EXERCISE INSTRUCTIONS ->
Render the material below as a Markdown table with the columns Row and Text, giving each nonblank line its own numbered row. Leave the pictures out of your answer.

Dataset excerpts
»»

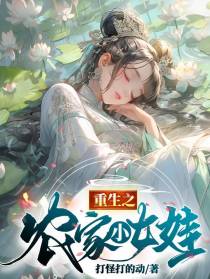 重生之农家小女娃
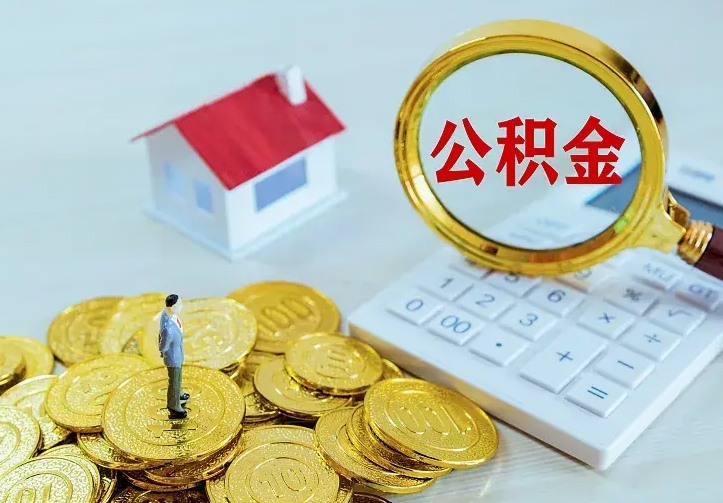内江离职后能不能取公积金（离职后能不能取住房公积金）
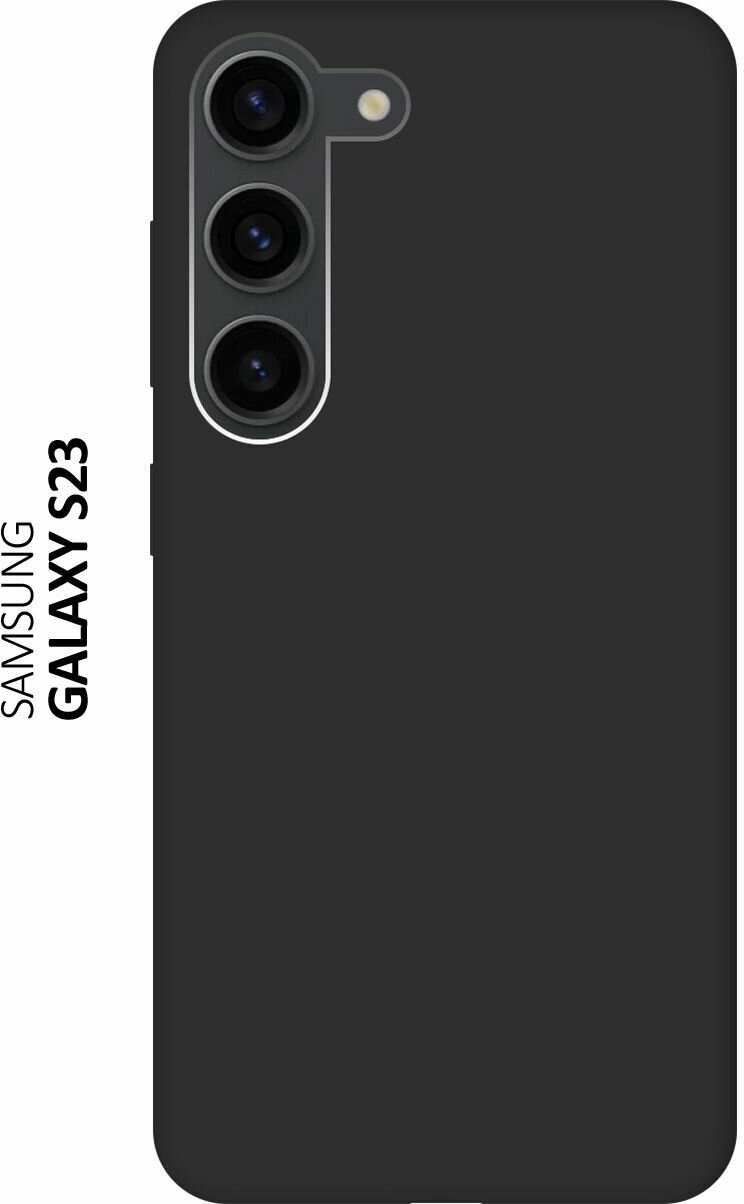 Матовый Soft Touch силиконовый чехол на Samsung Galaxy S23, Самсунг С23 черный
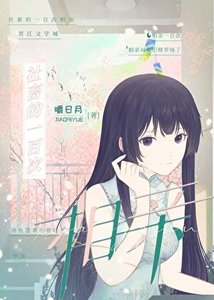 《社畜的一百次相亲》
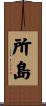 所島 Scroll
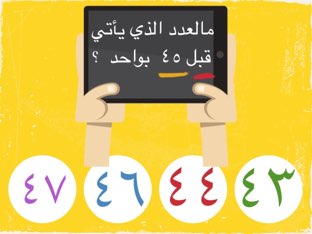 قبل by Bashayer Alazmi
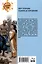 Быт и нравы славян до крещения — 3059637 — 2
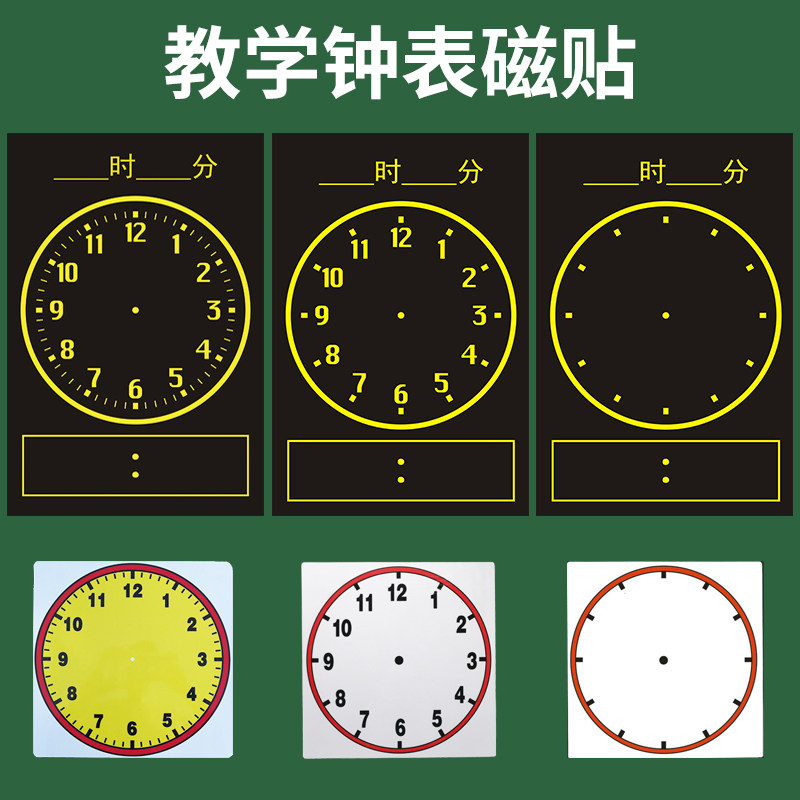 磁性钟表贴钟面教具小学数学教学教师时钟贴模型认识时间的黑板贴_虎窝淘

««

ANSWER SPACE ->
| Row | Text |
|---|---|
| 1 |  重生之农家小女娃 |
| 2 | 内江离职后能不能取公积金（离职后能不能取住房公积金） |
| 3 |  Матовый Soft Touch силиконовый чехол на Samsung Galaxy S23, Самсунг С23 черный |
| 4 |  《社畜的一百次相亲》 |
| 5 |  所島 Scroll |
| 6 |  قبل by Bashayer Alazmi |
| 7 |  Быт и нравы славян до крещения — 3059637 — 2 |
| 8 |  磁性钟表贴钟面教具小学数学教学教师时钟贴模型认识时间的黑板贴_虎窝淘 |